▸ **Assignment**:
Every line of the records below should be restated exactly.
===== Data listing =====
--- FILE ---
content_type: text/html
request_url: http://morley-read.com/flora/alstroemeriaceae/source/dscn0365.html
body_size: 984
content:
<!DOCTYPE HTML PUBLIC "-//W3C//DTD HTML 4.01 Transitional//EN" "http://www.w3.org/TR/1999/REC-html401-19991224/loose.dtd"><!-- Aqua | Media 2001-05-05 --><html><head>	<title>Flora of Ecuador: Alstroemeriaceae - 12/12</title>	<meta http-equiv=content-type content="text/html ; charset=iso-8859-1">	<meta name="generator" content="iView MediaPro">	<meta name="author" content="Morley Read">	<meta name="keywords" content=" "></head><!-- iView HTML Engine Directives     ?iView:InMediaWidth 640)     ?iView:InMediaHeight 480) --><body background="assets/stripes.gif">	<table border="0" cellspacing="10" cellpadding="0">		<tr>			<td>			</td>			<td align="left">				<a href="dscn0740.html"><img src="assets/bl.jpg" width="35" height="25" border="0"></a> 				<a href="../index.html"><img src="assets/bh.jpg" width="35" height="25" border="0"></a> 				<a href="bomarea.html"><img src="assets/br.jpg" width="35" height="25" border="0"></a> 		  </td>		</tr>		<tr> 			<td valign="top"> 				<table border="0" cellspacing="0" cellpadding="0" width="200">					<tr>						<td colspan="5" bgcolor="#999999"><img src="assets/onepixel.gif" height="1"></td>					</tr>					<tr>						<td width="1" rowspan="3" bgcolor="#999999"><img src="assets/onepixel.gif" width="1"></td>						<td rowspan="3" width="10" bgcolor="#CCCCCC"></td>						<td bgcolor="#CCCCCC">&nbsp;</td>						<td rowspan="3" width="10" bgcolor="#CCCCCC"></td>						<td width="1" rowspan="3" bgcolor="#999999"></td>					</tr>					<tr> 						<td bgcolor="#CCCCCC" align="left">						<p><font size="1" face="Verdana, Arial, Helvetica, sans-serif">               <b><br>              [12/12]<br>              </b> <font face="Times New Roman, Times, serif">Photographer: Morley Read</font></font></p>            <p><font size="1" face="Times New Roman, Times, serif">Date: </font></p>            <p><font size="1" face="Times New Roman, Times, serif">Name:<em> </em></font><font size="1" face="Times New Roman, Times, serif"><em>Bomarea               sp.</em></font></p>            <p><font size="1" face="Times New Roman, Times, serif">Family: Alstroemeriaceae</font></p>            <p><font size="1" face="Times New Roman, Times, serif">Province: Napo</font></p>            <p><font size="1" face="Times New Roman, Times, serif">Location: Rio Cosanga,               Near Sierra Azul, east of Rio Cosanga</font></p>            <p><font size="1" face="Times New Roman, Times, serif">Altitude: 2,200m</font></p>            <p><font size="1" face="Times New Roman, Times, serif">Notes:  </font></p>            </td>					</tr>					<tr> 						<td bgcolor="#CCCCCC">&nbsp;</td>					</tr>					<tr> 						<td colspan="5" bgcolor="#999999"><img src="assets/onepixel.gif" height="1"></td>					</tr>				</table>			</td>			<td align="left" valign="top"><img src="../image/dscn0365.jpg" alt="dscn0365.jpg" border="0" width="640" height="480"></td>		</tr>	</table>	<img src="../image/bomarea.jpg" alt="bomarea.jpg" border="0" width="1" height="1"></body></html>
=====
▸ **Written answer**:
--- FILE ---
content_type: text/html
request_url: http://morley-read.com/flora/alstroemeriaceae/source/dscn0365.html
body_size: 984
content:
<!DOCTYPE HTML PUBLIC "-//W3C//DTD HTML 4.01 Transitional//EN" "http://www.w3.org/TR/1999/REC-html401-19991224/loose.dtd"><!-- Aqua | Media 2001-05-05 --><html><head>	<title>Flora of Ecuador: Alstroemeriaceae - 12/12</title>	<meta http-equiv=content-type content="text/html ; charset=iso-8859-1">	<meta name="generator" content="iView MediaPro">	<meta name="author" content="Morley Read">	<meta name="keywords" content=" "></head><!-- iView HTML Engine Directives     ?iView:InMediaWidth 640)     ?iView:InMediaHeight 480) --><body background="assets/stripes.gif">	<table border="0" cellspacing="10" cellpadding="0">		<tr>			<td>			</td>			<td align="left">				<a href="dscn0740.html"><img src="assets/bl.jpg" width="35" height="25" border="0"></a> 				<a href="../index.html"><img src="assets/bh.jpg" width="35" height="25" border="0"></a> 				<a href="bomarea.html"><img src="assets/br.jpg" width="35" height="25" border="0"></a> 		  </td>		</tr>		<tr> 			<td valign="top"> 				<table border="0" cellspacing="0" cellpadding="0" width="200">					<tr>						<td colspan="5" bgcolor="#999999"><img src="assets/onepixel.gif" height="1"></td>					</tr>					<tr>						<td width="1" rowspan="3" bgcolor="#999999"><img src="assets/onepixel.gif" width="1"></td>						<td rowspan="3" width="10" bgcolor="#CCCCCC"></td>						<td bgcolor="#CCCCCC">&nbsp;</td>						<td rowspan="3" width="10" bgcolor="#CCCCCC"></td>						<td width="1" rowspan="3" bgcolor="#999999"></td>					</tr>					<tr> 						<td bgcolor="#CCCCCC" align="left">						<p><font size="1" face="Verdana, Arial, Helvetica, sans-serif">               <b><br>              [12/12]<br>              </b> <font face="Times New Roman, Times, serif">Photographer: Morley Read</font></font></p>            <p><font size="1" face="Times New Roman, Times, serif">Date: </font></p>            <p><font size="1" face="Times New Roman, Times, serif">Name:<em> </em></font><font size="1" face="Times New Roman, Times, serif"><em>Bomarea               sp.</em></font></p>            <p><font size="1" face="Times New Roman, Times, serif">Family: Alstroemeriaceae</font></p>            <p><font size="1" face="Times New Roman, Times, serif">Province: Napo</font></p>            <p><font size="1" face="Times New Roman, Times, serif">Location: Rio Cosanga,               Near Sierra Azul, east of Rio Cosanga</font></p>            <p><font size="1" face="Times New Roman, Times, serif">Altitude: 2,200m</font></p>            <p><font size="1" face="Times New Roman, Times, serif">Notes:  </font></p>            </td>					</tr>					<tr> 						<td bgcolor="#CCCCCC">&nbsp;</td>					</tr>					<tr> 						<td colspan="5" bgcolor="#999999"><img src="assets/onepixel.gif" height="1"></td>					</tr>				</table>			</td>			<td align="left" valign="top"><img src="../image/dscn0365.jpg" alt="dscn0365.jpg" border="0" width="640" height="480"></td>		</tr>	</table>	<img src="../image/bomarea.jpg" alt="bomarea.jpg" border="0" width="1" height="1"></body></html>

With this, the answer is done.